DATA SHOWN Block Start

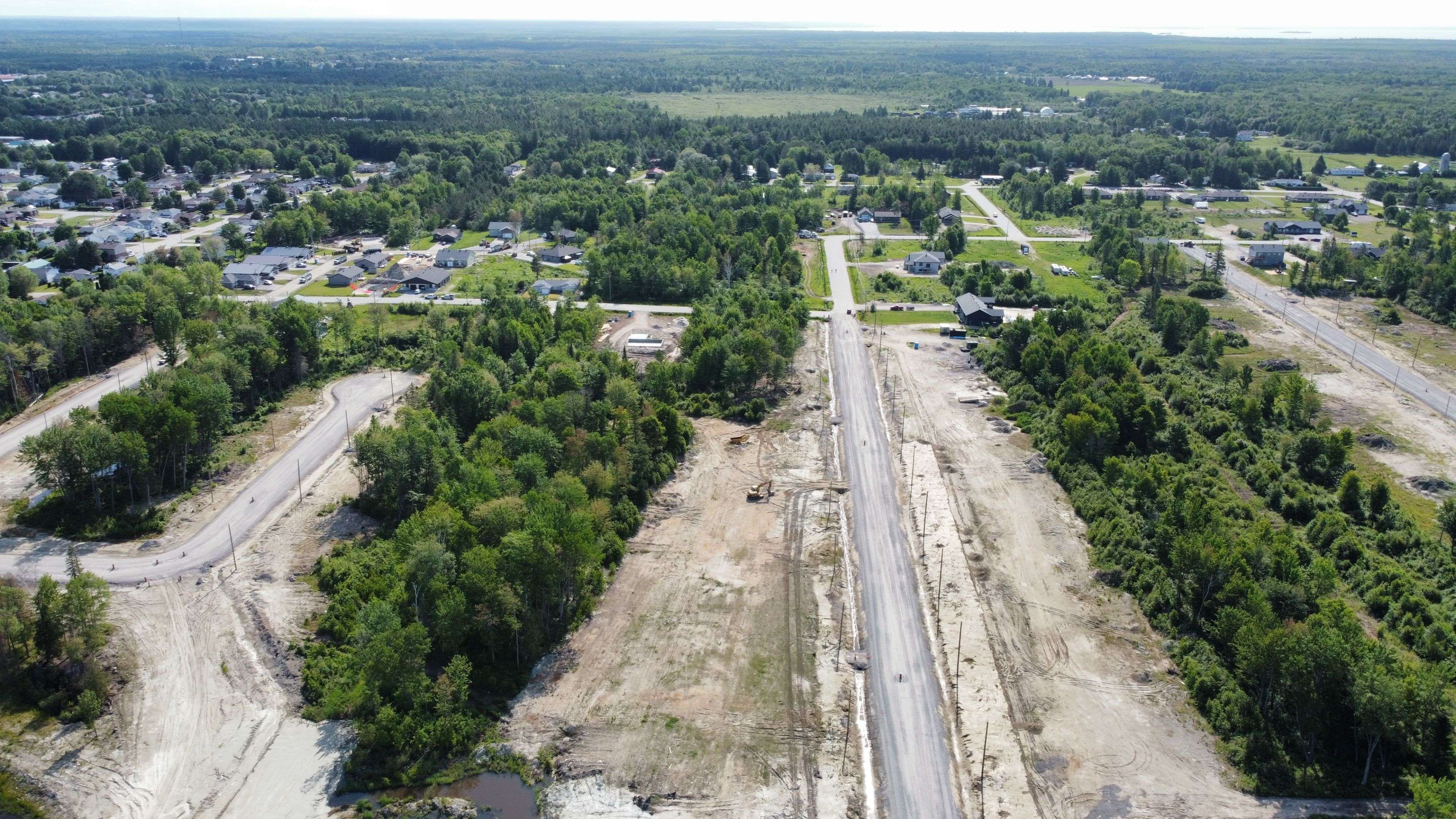 West Nipissing, ON P2B 3C8,LOT 6 Alexe ST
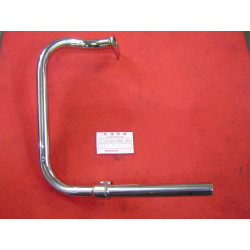 Pare Carter Droit Honda CBX1000B/C – Réf. 62501MA2000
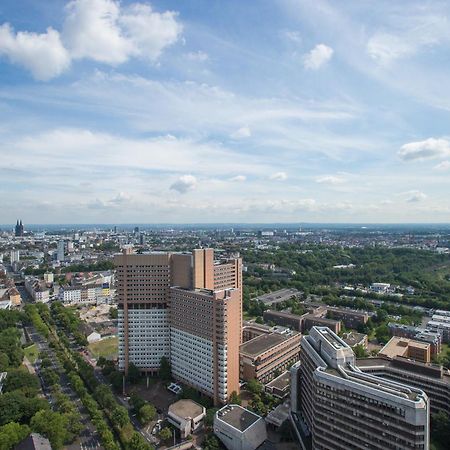 Design Sleepy Cologne Aparthotel Rom bilde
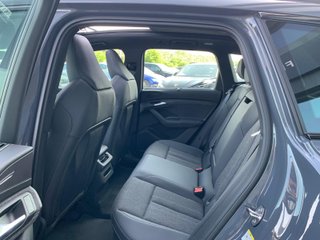 Audi Q6 e-tron S Line Performance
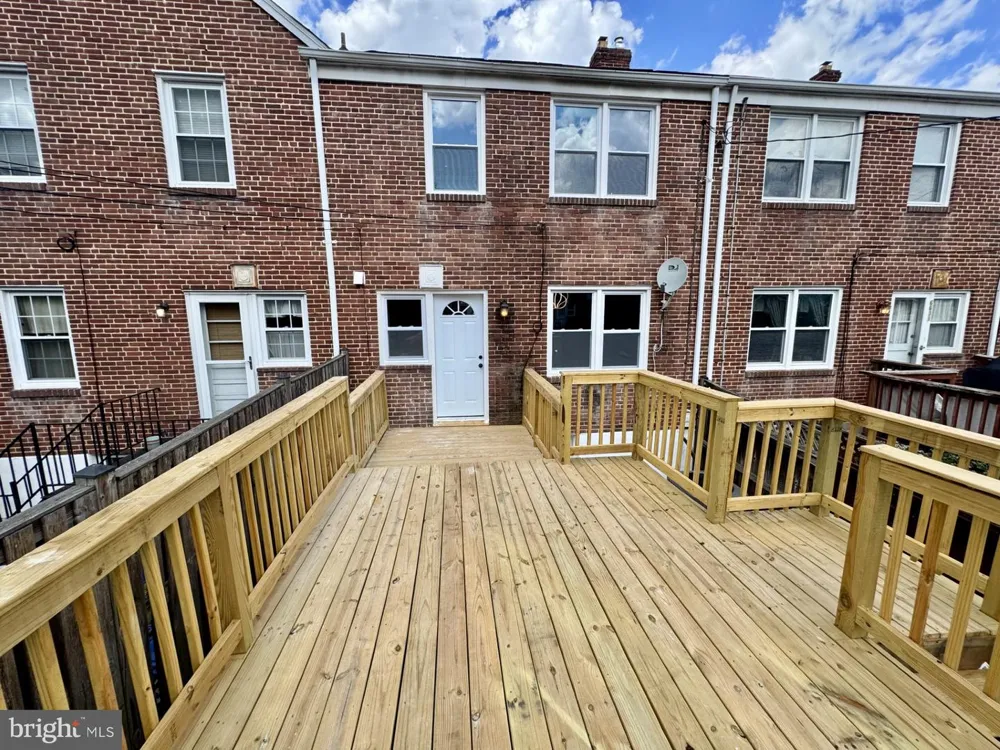 6633 FREDERICK ROAD Baltimore, MD 21228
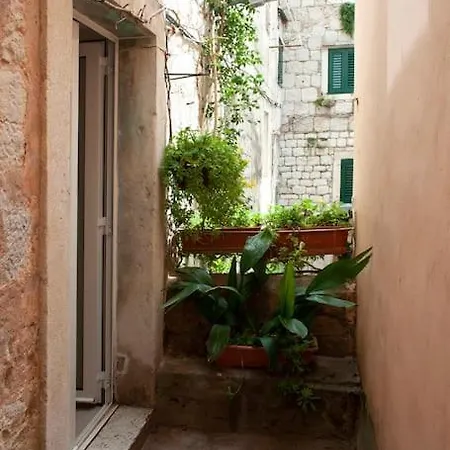 Appartement Bellmar Split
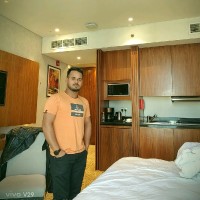 Md Rasel Mridha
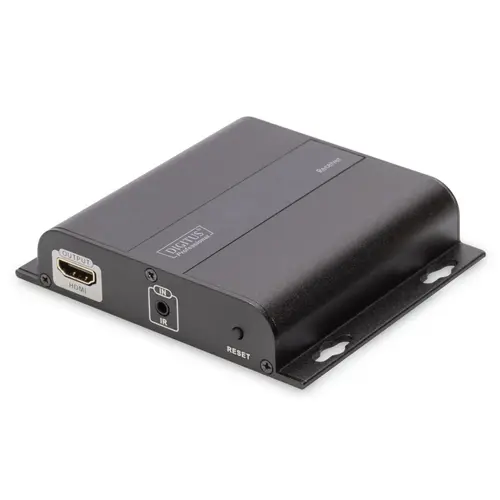 Extender HDMI Digitus DS-55123, 4K prin IP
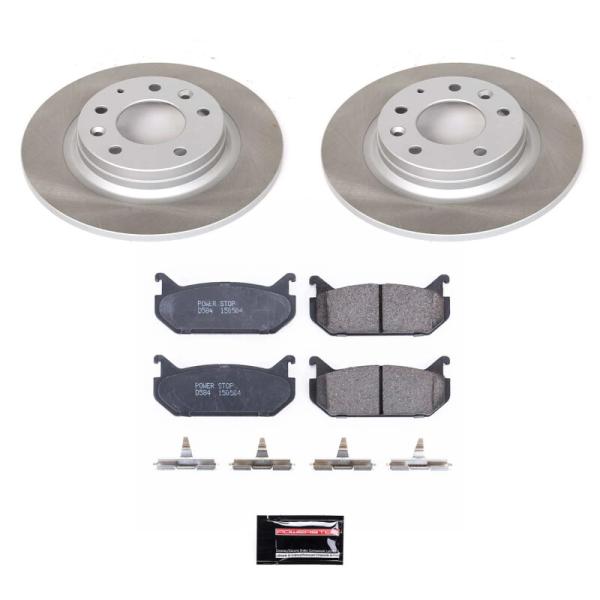PowerStop SC2453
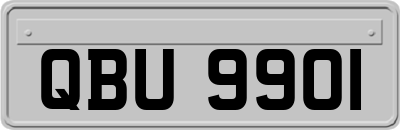 QBU9901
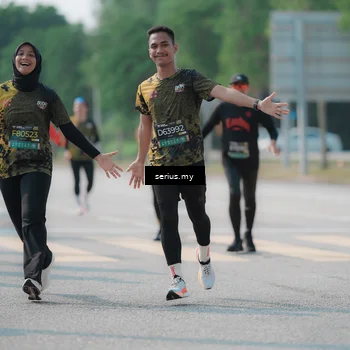 Runner Photo 6440912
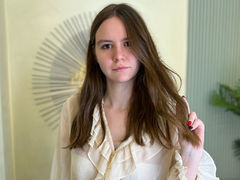 FreyaHat from LiveJasmin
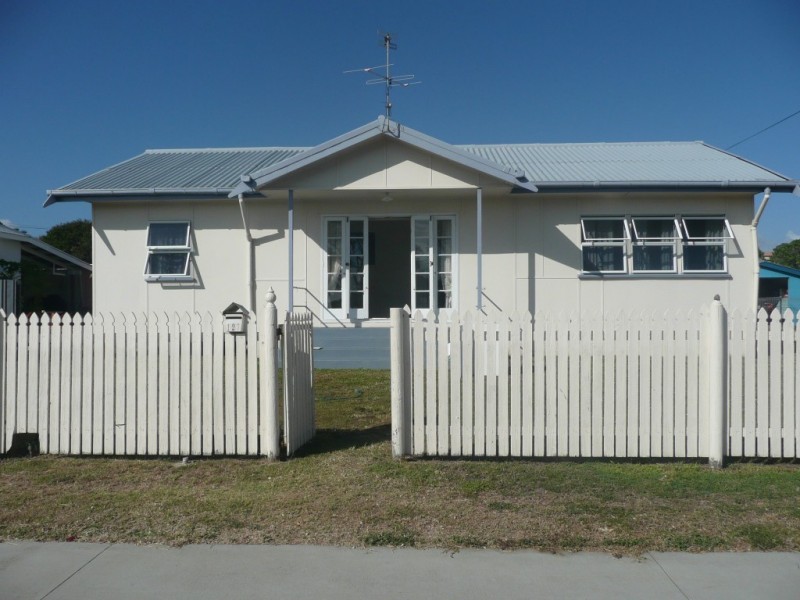 127 Herbert Street, Bowen QLD 4805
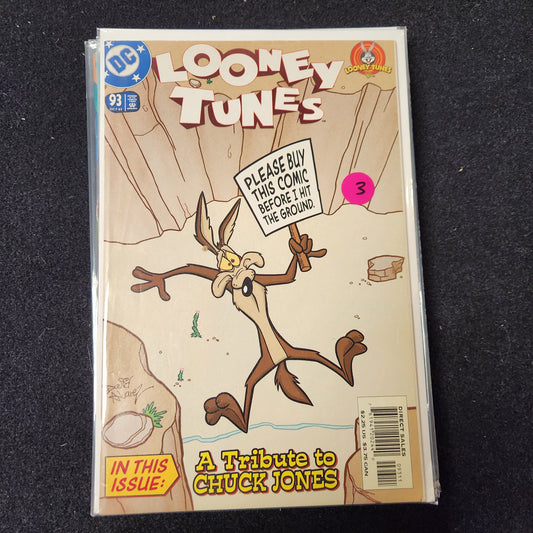 101.102 – Looney Tunes - #93 -1994-present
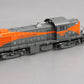 Atlas 10002101 HO Scale Long Island RS-1 Diesel Locomotive #469 w/ DCC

DATA SHOWN Block End

*BRIEF*
Write out the entries above word for word. Do not include the pictures.

*FINAL ANSWER*
 West Nipissing, ON P2B 3C8,LOT 6 Alexe ST
 Pare Carter Droit Honda CBX1000B/C – Réf. 62501MA2000
 Design Sleepy Cologne Aparthotel Rom bilde
 Audi Q6 e-tron S Line Performance
 6633 FREDERICK ROAD Baltimore, MD 21228
 Appartement Bellmar Split
 Md Rasel Mridha
 Extender HDMI Digitus DS-55123, 4K prin IP
PowerStop SC2453
 QBU9901
 Runner Photo 6440912
 FreyaHat from LiveJasmin
 127 Herbert Street, Bowen QLD 4805
 101.102 – Looney Tunes - #93 -1994-present
 Atlas 10002101 HO Scale Long Island RS-1 Diesel Locomotive #469 w/ DCC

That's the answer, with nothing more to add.